EXERCISE OBJECTIVE - Your task is to retype each line of the data below exactly.

DATA PROVIDED -
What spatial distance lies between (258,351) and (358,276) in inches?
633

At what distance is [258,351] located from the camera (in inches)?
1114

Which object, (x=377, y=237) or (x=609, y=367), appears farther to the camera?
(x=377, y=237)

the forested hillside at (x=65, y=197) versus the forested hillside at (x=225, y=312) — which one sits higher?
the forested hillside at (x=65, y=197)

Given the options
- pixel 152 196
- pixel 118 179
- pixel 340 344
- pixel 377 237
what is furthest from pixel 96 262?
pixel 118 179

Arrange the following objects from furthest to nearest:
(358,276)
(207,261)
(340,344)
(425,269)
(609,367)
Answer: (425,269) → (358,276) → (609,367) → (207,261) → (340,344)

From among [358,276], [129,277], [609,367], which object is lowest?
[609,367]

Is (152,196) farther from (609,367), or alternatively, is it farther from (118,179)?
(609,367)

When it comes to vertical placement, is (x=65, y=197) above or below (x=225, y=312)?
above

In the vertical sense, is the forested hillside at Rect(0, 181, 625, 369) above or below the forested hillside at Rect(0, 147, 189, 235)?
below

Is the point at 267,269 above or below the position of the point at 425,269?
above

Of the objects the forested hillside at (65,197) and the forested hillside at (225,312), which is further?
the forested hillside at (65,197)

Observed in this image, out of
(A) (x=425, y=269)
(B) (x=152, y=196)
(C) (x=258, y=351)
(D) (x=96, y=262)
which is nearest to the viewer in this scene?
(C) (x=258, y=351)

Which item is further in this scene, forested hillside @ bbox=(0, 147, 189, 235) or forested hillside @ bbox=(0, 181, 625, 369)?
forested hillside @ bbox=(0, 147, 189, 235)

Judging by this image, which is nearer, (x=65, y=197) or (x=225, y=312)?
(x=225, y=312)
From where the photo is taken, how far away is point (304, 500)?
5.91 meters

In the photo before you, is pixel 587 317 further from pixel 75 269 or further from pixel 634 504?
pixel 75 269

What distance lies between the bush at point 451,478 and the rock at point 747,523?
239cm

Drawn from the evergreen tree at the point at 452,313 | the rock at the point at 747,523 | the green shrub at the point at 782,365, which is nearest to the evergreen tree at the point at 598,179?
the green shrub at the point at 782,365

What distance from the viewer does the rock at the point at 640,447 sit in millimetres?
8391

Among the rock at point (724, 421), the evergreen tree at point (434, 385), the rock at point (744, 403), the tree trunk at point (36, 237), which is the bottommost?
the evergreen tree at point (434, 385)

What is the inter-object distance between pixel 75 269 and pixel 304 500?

ANSWER FOR THIS EXERCISE -
What spatial distance lies between (258,351) and (358,276) in inches?
633

At what distance is [258,351] located from the camera (in inches)?
1114

Which object, (x=377, y=237) or (x=609, y=367), appears farther to the camera?
(x=377, y=237)

the forested hillside at (x=65, y=197) versus the forested hillside at (x=225, y=312) — which one sits higher?
the forested hillside at (x=65, y=197)

Given the options
- pixel 152 196
- pixel 118 179
- pixel 340 344
- pixel 377 237
what is furthest from pixel 96 262?
pixel 118 179

Arrange the following objects from furthest to nearest:
(358,276)
(207,261)
(340,344)
(425,269)
(609,367)
Answer: (425,269) → (358,276) → (609,367) → (207,261) → (340,344)

From among [358,276], [129,277], [609,367], which object is lowest?
[609,367]

Is (152,196) farther from (609,367), or alternatively, is it farther from (118,179)?
(609,367)

When it comes to vertical placement, is (x=65, y=197) above or below (x=225, y=312)?
above

In the vertical sense, is the forested hillside at Rect(0, 181, 625, 369) above or below the forested hillside at Rect(0, 147, 189, 235)?
below

Is the point at 267,269 above or below the position of the point at 425,269?
above

Of the objects the forested hillside at (65,197) and the forested hillside at (225,312), which is further?
the forested hillside at (65,197)

Observed in this image, out of
(A) (x=425, y=269)
(B) (x=152, y=196)
(C) (x=258, y=351)
(D) (x=96, y=262)
which is nearest to the viewer in this scene?
(C) (x=258, y=351)

Which item is further in this scene, forested hillside @ bbox=(0, 147, 189, 235) or forested hillside @ bbox=(0, 181, 625, 369)?
forested hillside @ bbox=(0, 147, 189, 235)

Judging by this image, which is nearer, (x=65, y=197) or (x=225, y=312)?
(x=225, y=312)
From where the photo is taken, how far away is point (304, 500)?
5.91 meters

In the photo before you, is pixel 587 317 further from pixel 75 269 or further from pixel 634 504?
pixel 75 269

What distance lies between the bush at point 451,478 and the rock at point 747,523?
239cm

Drawn from the evergreen tree at the point at 452,313 | the rock at the point at 747,523 | the green shrub at the point at 782,365, which is nearest to the evergreen tree at the point at 598,179?
the green shrub at the point at 782,365

What distance from the viewer does the rock at the point at 640,447 sit in millimetres?
8391

Among the rock at point (724, 421), the evergreen tree at point (434, 385), the rock at point (744, 403), the tree trunk at point (36, 237), which is the bottommost?
the evergreen tree at point (434, 385)

What is the inter-object distance between pixel 75 269 and pixel 304 500?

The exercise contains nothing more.